__TO BE DONE__: Arrange the lines of the items, from the line containing "How far from the camera" through the end of the items, inclusive, as a Markdown table with the columns Row and Text, leaving out blank lines.

__MATERIAL TO PROCESS__:
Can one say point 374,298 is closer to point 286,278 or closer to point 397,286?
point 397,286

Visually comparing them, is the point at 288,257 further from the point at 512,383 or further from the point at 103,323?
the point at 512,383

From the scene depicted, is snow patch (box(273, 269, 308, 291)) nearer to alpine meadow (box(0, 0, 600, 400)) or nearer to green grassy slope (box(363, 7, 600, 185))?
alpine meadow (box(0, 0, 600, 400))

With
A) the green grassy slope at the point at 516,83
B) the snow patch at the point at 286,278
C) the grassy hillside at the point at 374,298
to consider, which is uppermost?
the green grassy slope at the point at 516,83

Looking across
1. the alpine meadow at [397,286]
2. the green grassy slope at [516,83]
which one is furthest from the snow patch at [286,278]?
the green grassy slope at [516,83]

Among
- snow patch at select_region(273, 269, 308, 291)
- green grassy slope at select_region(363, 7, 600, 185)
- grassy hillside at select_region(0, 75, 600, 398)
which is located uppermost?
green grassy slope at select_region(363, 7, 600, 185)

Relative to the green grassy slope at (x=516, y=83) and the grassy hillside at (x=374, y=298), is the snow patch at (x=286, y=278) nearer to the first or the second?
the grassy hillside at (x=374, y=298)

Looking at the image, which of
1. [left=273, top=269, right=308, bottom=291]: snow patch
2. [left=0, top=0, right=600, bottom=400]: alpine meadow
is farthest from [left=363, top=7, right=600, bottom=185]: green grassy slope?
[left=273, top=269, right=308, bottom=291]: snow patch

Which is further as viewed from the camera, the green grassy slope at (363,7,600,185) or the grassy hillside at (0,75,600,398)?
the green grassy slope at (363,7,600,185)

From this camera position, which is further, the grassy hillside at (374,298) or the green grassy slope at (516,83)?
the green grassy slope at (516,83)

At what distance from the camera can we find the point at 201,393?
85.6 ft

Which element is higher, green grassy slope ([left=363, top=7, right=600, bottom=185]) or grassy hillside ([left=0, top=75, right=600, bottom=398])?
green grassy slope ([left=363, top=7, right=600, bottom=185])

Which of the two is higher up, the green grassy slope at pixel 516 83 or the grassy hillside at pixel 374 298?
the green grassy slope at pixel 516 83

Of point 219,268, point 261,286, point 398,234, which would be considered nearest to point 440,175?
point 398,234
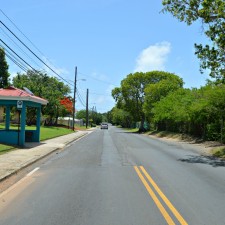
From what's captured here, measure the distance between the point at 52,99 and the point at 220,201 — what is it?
60450mm

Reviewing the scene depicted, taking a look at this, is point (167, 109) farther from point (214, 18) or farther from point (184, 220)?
point (184, 220)

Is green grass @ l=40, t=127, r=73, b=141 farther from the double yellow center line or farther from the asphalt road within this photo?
the double yellow center line

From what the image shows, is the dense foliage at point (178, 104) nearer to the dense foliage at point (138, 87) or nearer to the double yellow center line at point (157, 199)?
the dense foliage at point (138, 87)

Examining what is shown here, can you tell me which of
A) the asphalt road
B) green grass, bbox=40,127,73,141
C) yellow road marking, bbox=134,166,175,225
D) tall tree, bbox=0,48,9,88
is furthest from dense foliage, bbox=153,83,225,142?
tall tree, bbox=0,48,9,88

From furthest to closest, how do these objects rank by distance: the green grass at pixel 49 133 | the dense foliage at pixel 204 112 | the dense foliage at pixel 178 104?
1. the green grass at pixel 49 133
2. the dense foliage at pixel 178 104
3. the dense foliage at pixel 204 112

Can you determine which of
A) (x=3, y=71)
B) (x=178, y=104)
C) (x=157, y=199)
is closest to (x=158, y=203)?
(x=157, y=199)

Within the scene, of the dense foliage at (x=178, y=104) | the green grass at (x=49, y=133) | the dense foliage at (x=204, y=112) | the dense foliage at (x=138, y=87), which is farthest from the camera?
the dense foliage at (x=138, y=87)

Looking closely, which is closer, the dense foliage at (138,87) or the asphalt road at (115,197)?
the asphalt road at (115,197)

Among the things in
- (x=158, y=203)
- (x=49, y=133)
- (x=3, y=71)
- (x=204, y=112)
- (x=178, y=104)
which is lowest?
(x=158, y=203)

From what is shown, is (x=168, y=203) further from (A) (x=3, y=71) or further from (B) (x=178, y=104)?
(A) (x=3, y=71)

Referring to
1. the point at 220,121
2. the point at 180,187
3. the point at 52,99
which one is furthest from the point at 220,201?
the point at 52,99

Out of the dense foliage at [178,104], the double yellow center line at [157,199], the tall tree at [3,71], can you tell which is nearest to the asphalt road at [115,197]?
the double yellow center line at [157,199]

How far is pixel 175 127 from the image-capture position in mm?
50188

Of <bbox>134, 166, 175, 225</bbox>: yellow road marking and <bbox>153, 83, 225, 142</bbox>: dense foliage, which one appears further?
<bbox>153, 83, 225, 142</bbox>: dense foliage
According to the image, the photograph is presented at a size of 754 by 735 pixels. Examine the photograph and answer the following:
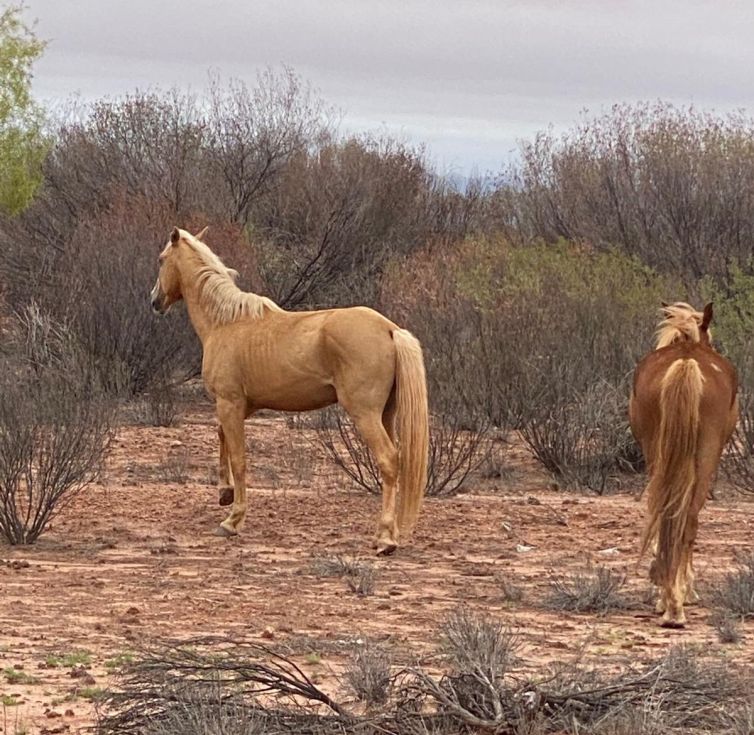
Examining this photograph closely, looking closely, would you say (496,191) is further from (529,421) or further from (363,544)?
(363,544)

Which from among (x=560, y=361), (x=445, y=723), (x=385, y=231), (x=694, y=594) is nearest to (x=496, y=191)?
(x=385, y=231)

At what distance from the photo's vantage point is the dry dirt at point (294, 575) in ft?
22.7

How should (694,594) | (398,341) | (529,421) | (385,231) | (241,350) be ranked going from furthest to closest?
(385,231) < (529,421) < (241,350) < (398,341) < (694,594)

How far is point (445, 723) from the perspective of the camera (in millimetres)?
5438

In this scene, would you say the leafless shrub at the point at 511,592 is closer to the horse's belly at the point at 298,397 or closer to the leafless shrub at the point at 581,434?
the horse's belly at the point at 298,397

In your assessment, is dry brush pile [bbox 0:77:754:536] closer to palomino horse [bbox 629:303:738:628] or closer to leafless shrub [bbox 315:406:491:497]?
leafless shrub [bbox 315:406:491:497]

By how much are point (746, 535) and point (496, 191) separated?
22.2 m

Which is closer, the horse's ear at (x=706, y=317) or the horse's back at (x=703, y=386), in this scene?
the horse's back at (x=703, y=386)

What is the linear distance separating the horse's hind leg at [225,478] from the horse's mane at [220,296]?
0.86 meters

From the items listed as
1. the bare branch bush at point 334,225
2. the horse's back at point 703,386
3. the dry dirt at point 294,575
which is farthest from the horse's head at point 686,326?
the bare branch bush at point 334,225

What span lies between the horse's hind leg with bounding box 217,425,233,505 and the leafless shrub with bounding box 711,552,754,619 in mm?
3908

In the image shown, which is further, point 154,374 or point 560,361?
point 154,374

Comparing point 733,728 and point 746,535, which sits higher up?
point 733,728

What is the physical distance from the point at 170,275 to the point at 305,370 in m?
1.67
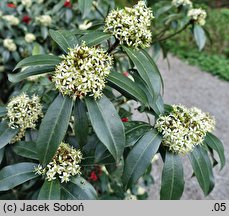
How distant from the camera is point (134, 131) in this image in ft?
3.59

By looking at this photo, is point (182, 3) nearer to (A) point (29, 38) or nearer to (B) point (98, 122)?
(A) point (29, 38)

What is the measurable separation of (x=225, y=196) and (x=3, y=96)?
6.02ft

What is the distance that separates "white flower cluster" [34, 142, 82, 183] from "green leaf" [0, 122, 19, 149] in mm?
170

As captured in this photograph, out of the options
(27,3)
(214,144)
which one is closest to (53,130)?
(214,144)

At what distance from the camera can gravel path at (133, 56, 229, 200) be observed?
2775 mm

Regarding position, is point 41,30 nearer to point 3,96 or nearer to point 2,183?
point 3,96

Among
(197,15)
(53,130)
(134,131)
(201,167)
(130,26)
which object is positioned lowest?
(201,167)

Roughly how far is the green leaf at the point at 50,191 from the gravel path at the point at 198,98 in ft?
5.75

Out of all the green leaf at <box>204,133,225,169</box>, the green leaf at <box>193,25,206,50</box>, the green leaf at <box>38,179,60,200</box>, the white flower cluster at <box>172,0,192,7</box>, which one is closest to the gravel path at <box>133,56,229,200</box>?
the green leaf at <box>193,25,206,50</box>

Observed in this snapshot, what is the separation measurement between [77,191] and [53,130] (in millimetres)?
228

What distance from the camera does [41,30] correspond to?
2469 millimetres

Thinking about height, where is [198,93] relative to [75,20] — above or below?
below

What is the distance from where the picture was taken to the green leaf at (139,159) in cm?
102
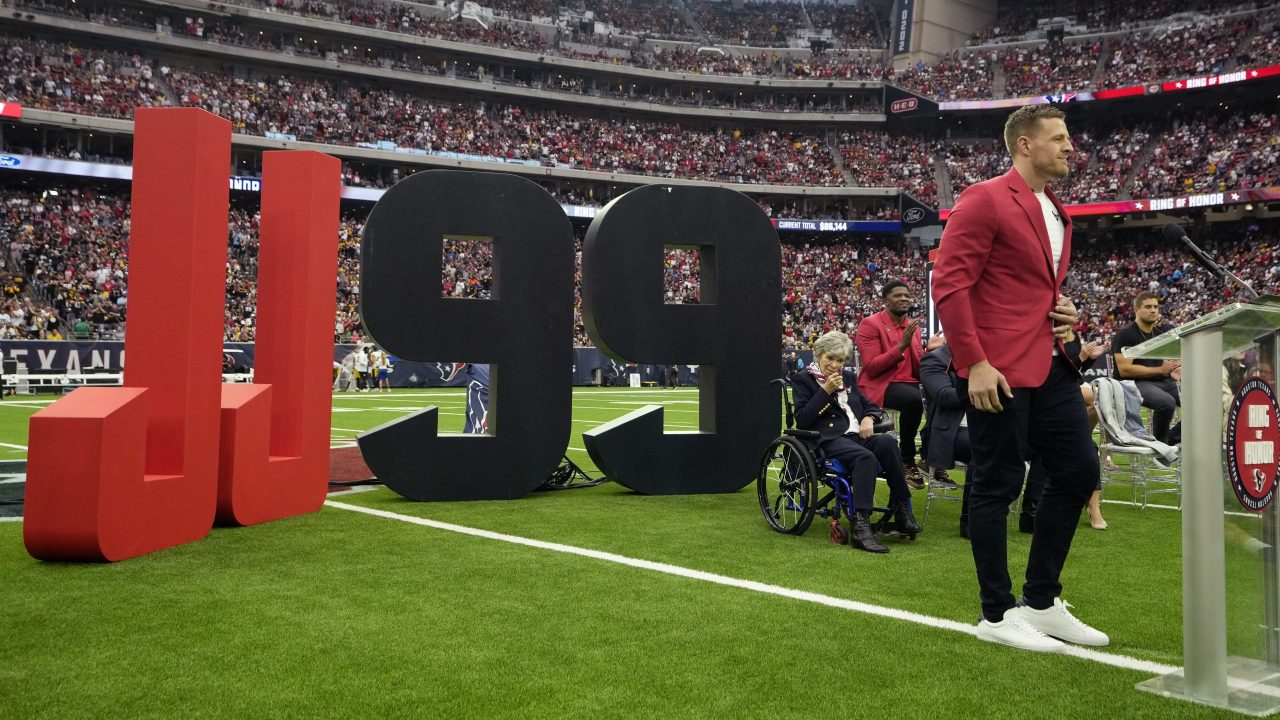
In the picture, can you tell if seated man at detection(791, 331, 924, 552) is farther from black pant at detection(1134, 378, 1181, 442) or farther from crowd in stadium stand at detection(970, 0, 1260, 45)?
crowd in stadium stand at detection(970, 0, 1260, 45)

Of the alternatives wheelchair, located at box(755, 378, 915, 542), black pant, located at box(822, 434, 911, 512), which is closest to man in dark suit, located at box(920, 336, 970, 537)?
wheelchair, located at box(755, 378, 915, 542)

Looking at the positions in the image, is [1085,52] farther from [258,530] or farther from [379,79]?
[258,530]

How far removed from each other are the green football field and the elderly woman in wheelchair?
7.7 inches

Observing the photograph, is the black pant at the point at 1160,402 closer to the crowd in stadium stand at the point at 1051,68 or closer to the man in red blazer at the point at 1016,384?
the man in red blazer at the point at 1016,384

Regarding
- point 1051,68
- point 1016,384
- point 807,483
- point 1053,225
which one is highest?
point 1051,68

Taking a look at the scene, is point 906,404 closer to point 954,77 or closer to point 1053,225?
point 1053,225

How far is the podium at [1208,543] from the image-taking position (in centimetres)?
292

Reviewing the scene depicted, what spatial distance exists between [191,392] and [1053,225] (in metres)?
4.52

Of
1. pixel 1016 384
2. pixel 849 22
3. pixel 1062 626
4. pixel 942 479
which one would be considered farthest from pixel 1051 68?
pixel 1062 626

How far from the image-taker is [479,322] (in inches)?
289

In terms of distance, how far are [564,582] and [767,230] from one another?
14.8ft

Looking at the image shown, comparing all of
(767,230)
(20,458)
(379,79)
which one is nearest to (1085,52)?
(379,79)

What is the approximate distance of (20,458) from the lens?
9336mm

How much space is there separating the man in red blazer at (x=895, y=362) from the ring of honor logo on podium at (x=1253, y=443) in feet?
12.4
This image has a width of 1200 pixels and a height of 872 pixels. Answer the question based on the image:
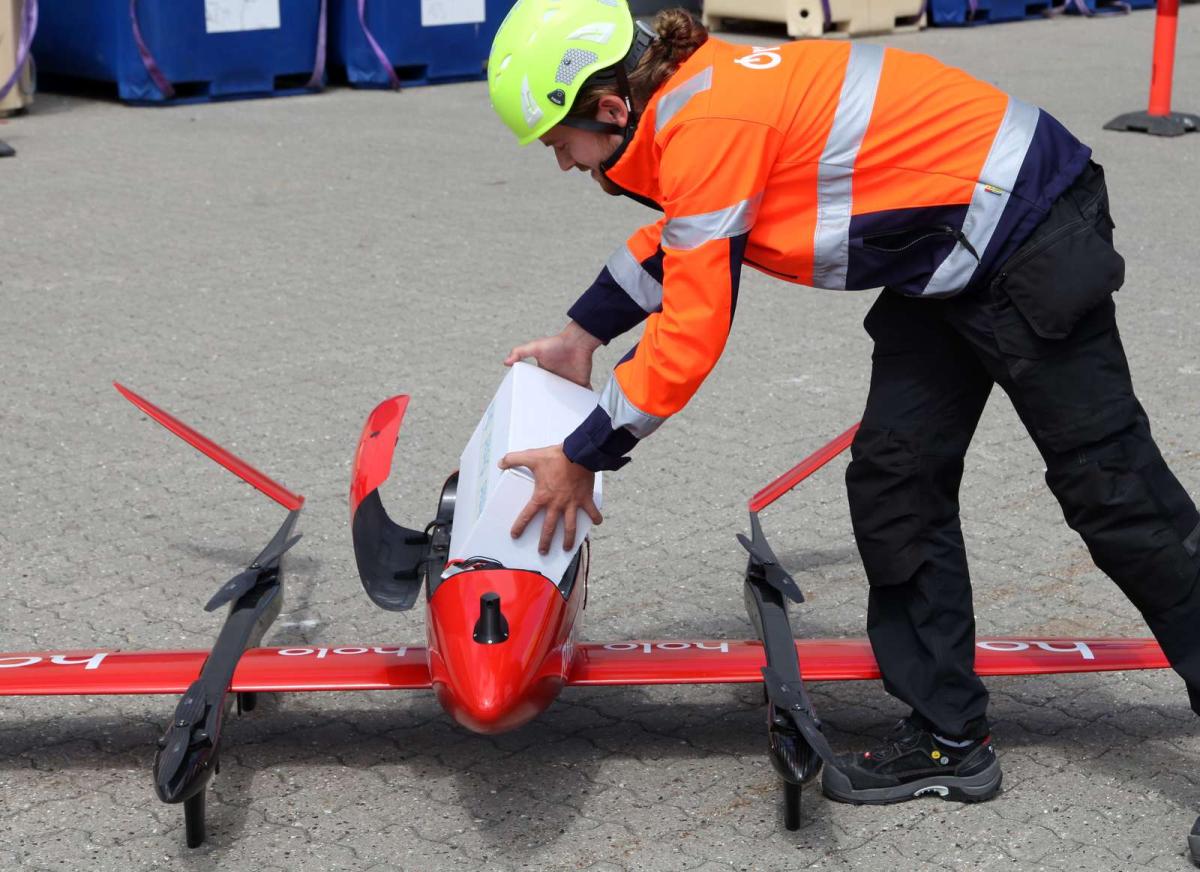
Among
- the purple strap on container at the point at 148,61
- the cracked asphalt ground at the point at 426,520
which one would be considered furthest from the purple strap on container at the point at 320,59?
the cracked asphalt ground at the point at 426,520

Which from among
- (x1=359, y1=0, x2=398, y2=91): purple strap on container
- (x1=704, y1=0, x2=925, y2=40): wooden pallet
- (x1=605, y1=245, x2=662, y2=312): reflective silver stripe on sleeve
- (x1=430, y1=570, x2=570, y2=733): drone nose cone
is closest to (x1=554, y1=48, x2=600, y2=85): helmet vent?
(x1=605, y1=245, x2=662, y2=312): reflective silver stripe on sleeve

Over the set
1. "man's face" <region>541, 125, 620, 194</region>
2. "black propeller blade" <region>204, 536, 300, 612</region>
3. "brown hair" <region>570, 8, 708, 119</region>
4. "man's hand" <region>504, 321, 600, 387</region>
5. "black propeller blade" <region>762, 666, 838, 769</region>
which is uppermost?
"brown hair" <region>570, 8, 708, 119</region>

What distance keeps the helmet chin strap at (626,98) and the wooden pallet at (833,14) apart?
40.6ft

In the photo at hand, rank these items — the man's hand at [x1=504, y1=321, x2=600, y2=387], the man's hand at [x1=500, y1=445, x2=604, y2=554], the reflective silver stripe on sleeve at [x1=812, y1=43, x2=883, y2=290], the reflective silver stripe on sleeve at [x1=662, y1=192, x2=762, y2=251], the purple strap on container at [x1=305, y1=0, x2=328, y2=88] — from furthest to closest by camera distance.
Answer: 1. the purple strap on container at [x1=305, y1=0, x2=328, y2=88]
2. the man's hand at [x1=504, y1=321, x2=600, y2=387]
3. the man's hand at [x1=500, y1=445, x2=604, y2=554]
4. the reflective silver stripe on sleeve at [x1=812, y1=43, x2=883, y2=290]
5. the reflective silver stripe on sleeve at [x1=662, y1=192, x2=762, y2=251]

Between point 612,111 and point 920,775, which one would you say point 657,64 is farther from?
point 920,775

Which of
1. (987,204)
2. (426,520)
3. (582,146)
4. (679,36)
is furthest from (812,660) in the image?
(426,520)

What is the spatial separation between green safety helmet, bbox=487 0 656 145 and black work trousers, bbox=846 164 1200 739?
731mm

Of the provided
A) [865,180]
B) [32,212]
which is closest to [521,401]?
[865,180]

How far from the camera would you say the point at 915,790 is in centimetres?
328

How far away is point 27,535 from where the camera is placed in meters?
4.70

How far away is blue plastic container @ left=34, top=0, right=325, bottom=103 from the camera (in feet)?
37.9

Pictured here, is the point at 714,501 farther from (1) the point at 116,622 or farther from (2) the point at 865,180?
(2) the point at 865,180

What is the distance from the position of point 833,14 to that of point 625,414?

__THE OUTPUT__:
| Row | Text |
|---|---|
| 1 | How far from the camera would you say the point at 915,790 is in centimetres? |
| 2 | 328 |
| 3 | How far away is point 27,535 from where the camera is placed in meters? |
| 4 | 4.70 |
| 5 | How far away is blue plastic container @ left=34, top=0, right=325, bottom=103 from the camera (in feet)? |
| 6 | 37.9 |
| 7 | Pictured here, is the point at 714,501 farther from (1) the point at 116,622 or farther from (2) the point at 865,180? |
| 8 | (2) the point at 865,180 |
| 9 | What is the distance from the position of point 833,14 to that of point 625,414? |